Although I don’t want to I think I shall have to stop blogging for a couple of months in late summer while we move and sort ourselves out.
Thank you for being encouraging, Linda.
They do sound delicious – and my word, I wish I were in your Italian class!
Yes, it is a great class, Rachel. It too will, however, stop soon as our teacher is moving to devote more time to her business selling Merino wool clothes. Much sadness all round as she’s such an inspired teacher.
Oh do keep writing. Your blog posts are always a great pleasure to read and how will the office cope without your biscuit recipes?
Oh dear Jane, I’m not sure I have more than 100 biscuits in me – and I shall be very happy if I actually get to 100.
But thanks for letting me know that you have enjoyed the posts and the recipes – your comments are greatly appreciated.
Mary I am going to make a suggestion that will ensure you some hours of ‘abundant agitation’ (what a wonderful phrase), should you take it up, which is that you produce a small book(let) of your 100 church biscuit recipes and sell copies as a parting gift to raise funds for your church/chosen charity. I would buy one, as I am sure your other readers would, and in your community there must be those who would also love your collection of tried and tested biscuit recipes. You have the photographs, and you have already typed up all the recipes. I am picturing one of those spiral bound booklets that worthy branches of the WRI sometimes produce, full of homely recipes, you will know exactly what I mean. X
Yes, I think I might do something like that but at the moment I’m either eyebrow deep in cardboard boxes or smothered in patchwork stars for the altar frontal. Thank you for giving me an enthusiastic push.
Do you think it should be a warts all and all set of recipes – that is the ones that didn’t work or were just badly made? And do you think they should include the other bits of the blog posts about weather, passing bits of nature and people? I’m now getting quite excited … pity packing calls – a vanful of 2 daughter’s possessions is due to take things north on Saturday morning, so no slacking.
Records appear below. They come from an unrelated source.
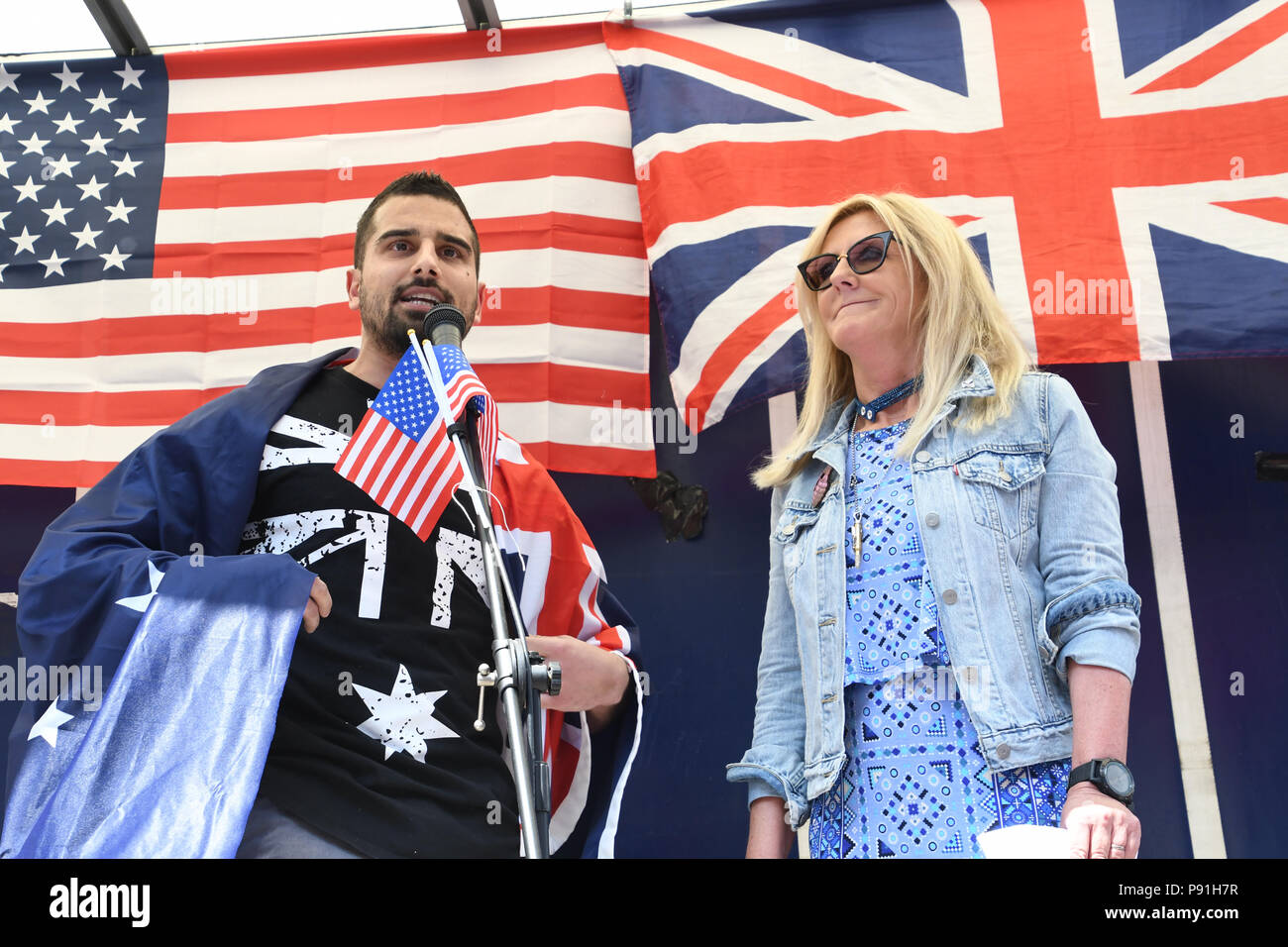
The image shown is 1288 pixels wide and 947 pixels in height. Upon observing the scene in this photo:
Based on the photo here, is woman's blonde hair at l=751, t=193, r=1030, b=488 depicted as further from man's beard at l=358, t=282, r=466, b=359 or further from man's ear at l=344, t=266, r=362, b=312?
man's ear at l=344, t=266, r=362, b=312

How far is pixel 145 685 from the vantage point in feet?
7.59

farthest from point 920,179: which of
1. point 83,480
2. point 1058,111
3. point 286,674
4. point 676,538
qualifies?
point 83,480

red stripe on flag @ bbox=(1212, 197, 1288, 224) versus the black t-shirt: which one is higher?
red stripe on flag @ bbox=(1212, 197, 1288, 224)

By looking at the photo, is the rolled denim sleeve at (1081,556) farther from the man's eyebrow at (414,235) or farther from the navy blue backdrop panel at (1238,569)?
the navy blue backdrop panel at (1238,569)

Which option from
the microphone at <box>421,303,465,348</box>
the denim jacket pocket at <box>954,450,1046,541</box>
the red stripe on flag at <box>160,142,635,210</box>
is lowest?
the denim jacket pocket at <box>954,450,1046,541</box>

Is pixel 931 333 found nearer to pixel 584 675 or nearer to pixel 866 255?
pixel 866 255

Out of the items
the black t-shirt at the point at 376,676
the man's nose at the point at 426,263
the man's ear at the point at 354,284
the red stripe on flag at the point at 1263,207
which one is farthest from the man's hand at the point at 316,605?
the red stripe on flag at the point at 1263,207

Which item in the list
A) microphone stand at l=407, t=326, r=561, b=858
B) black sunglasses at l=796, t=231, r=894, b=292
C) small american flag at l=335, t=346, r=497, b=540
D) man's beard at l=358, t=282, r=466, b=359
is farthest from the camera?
man's beard at l=358, t=282, r=466, b=359

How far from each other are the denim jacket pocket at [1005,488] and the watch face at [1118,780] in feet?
1.62

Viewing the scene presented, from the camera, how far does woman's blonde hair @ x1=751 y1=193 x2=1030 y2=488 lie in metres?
2.40

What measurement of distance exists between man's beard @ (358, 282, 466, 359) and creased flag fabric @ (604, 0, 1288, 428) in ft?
3.58

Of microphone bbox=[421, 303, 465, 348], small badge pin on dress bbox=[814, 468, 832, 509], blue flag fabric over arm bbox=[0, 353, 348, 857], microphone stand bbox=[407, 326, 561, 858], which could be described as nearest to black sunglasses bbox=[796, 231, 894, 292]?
small badge pin on dress bbox=[814, 468, 832, 509]

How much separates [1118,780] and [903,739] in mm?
390

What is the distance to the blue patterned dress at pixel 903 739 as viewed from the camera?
204 centimetres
Hmm. I think it would depend on the emphasis of the book. If it is essentially a memoir (and I like this idea!) with the biscuit recipes as a running theme, then I would probably encourage you to include those that were less than successful. If it is more of a biscuit recipe book, albeit with with observation and comment, then perhaps leave out those that you felt didn’t work. I can’t think how I could help, but if I can, please feel free to ask! (Having encouraged you to do it I feel the least I can do is a bit of recipe testing or sub editing!). Hope the packing is going well, it is a mammoth task. X
Your thoughts are very helpful, Penny and have joined my own sloshing around as an undercurrent in the back of my head while I get on with other things – which I find is often the best way when you want something constructive to emerge. Whatever happens, many thanks for your encouragement and continuous support.
Keep thinking Mary and I am sure the best format for you will arrive. I do like the idea of a memoir with recipes and like Penny am ready to roll up my sleeves and assist if I can. i am wondering if I have any recipes to send to you, but I think you may have out-biscuited us all!
Thank you for such a helpful comment.
I would love to hear your favourite biscuit recipes as I wonder whether The Church Biscuit ever make it all the way through the 90s.